Here in the United States, the studies so far have mostly focused on paid parental leave. There is evidence, for example, that in states with paid leave insurance programs, mothers who use paid leave are more likely to remain in the workforce in the year following a birth. The women experiencing the benefits of these new programs are more likely to be less educated, which makes sense given that they are less likely to have had access to paid leave in the absence of a state program.

In addition, studies looking at access to paid leave, from employers or states, across the United States have shown that in instances where paid leave is provided there is less reliance on public assistance to contend with family medical emergencies. Moreover, there has been no evidence of higher employee turnover or rising wage costs for businesses.

Research on parental leave programs abroad also suggests that paid leave of the length contemplated by the FAMILY Act, up to 12 weeks, has a positive effect on women’s income and likelihood of remaining in the workforce. Unlike programs in many other countries, the FAMILY Act is gender neutral, which encourages men and women equally to take leave to care for a child or ailing loved one.

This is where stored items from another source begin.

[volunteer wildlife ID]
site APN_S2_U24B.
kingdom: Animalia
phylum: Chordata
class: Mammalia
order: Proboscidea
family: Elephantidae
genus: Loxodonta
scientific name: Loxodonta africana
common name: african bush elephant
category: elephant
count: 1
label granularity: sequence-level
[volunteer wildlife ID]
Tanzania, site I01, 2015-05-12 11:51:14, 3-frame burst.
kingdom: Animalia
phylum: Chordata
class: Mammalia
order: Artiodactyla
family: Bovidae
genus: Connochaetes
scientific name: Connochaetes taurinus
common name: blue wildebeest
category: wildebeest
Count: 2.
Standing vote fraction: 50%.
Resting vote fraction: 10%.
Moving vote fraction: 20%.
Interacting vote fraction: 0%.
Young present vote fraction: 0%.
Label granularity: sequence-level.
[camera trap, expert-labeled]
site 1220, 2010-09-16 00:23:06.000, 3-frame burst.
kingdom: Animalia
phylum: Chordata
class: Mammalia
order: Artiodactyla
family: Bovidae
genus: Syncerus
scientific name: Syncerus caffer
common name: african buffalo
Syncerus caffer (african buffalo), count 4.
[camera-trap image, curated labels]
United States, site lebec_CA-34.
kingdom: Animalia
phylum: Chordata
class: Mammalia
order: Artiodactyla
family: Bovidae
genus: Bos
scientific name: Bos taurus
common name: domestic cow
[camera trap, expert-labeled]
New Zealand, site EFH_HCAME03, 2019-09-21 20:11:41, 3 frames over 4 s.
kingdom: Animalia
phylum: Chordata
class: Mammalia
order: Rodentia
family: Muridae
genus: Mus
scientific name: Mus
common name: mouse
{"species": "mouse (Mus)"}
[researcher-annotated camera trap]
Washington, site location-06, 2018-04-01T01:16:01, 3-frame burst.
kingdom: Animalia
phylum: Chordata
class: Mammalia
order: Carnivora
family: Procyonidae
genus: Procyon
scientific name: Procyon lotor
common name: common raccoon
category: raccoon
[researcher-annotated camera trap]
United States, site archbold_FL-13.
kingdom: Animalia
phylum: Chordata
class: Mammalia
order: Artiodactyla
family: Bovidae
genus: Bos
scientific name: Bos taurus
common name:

And we’re beginning to learn more about the economic implications of these policies as states implement their paid leave programs.

To be clear, while paid leave for new parents has critical benefits, and most research on paid leave has focused on this kind of leave, this support is just as important for workers who are trying to cope with a personal health problem or care for a family member with a serious health condition. As the U.S. population ages, more workers need time off to care for elderly family members or see to their own illnesses. Paid leave is also important for issues associated with a family member’s military deployment.

Some have pointed to a tax credit included in the 2017 Tax Cuts and Jobs Act as a meaningful way of addressing the need for paid leave, but as I wrote before this legislation was enacted, the available evidence suggests this will do little to solve the problem. Rather than encouraging new or improved family and medical leave policies, the credit can be expected to benefit firms that already offer this benefit. These businesses are larger and tend to pay their workers more, so the subsidy is unlikely to be of great help to the low-income workers who most need support.

In 2018, Bridget Ansel and I summarized the set of principles for a national paid leave policy that we originally laid out in a more wide-ranging paper we wrote for the Hamilton Project. We said that a paid leave program should:

  • Cover the range of family and medical needs that require time away from work
  • Be available to all workers—men and women—equally
  • Provide adequate length of leave to address care needs
  • Have a sufficiently high wage-replacement rate to make a difference in people’s lives

These principles are based on the research that has been done in the United States and abroad, and on clear needs in American society. As Congress considers the FAMILY Act and other proposals for paid family leave, it would do well not only to review the research on existing programs, but also consider these principles. The health of working families and the U.S. economy will increasingly depend on a sound, evidence-based national paid leave program.